### DATA IN THIS EXERCISE:

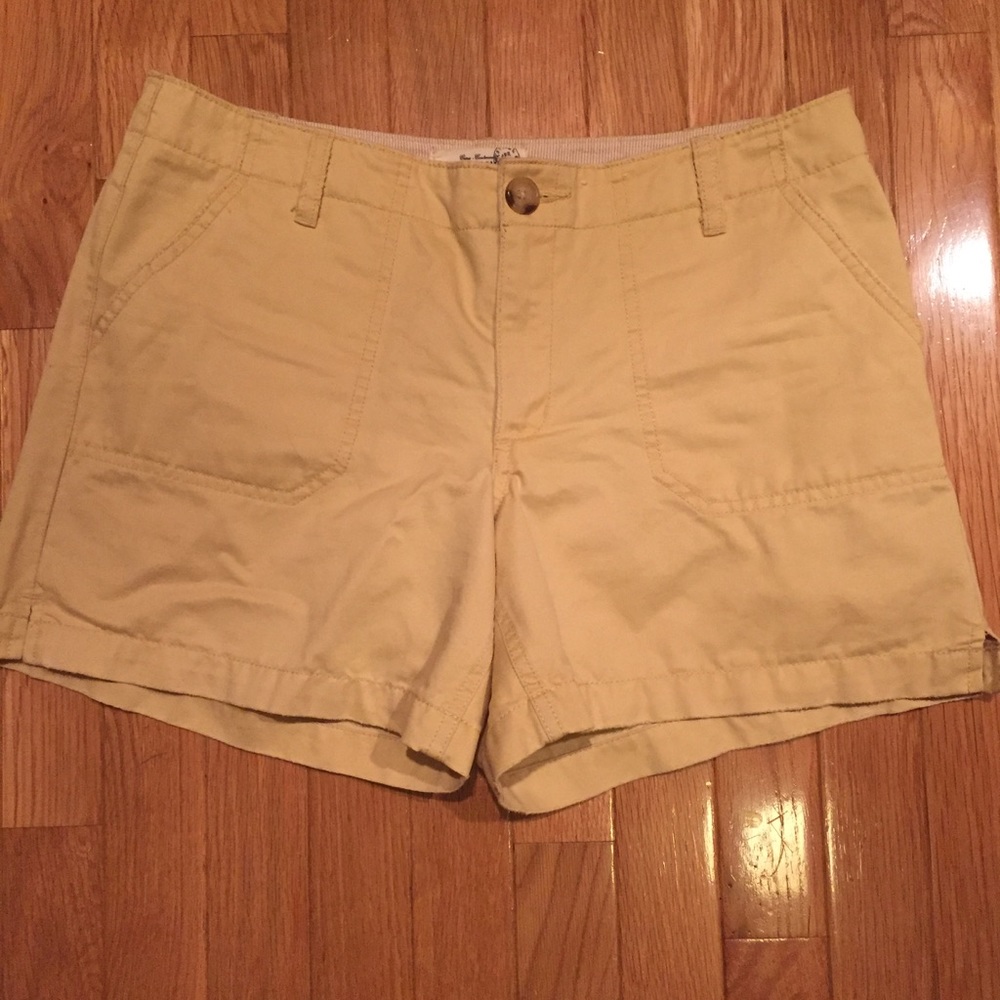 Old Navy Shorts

---

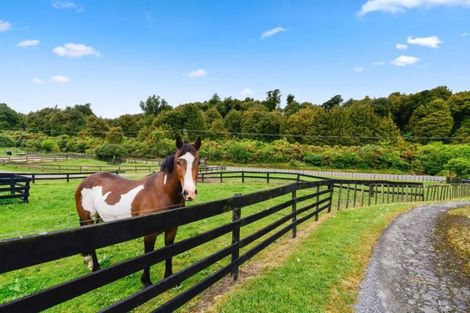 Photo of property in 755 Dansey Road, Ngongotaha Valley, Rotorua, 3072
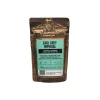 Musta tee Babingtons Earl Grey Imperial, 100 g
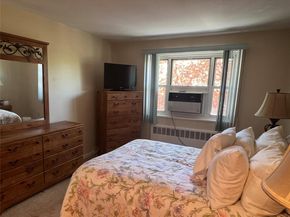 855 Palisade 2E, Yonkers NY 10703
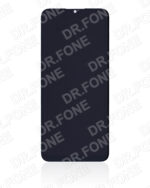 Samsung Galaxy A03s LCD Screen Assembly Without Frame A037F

### TASK DESCRIPTION:
Between and including the line with "855 Palisade 2E, Yonkers NY 10703" and the line with "Samsung Galaxy A03s", repeat every line exactly as it appears above, with pictures left out.

### SOLUTION TO THIS TASK:
 855 Palisade 2E, Yonkers NY 10703
 Samsung Galaxy A03s LCD Screen Assembly Without Frame A037F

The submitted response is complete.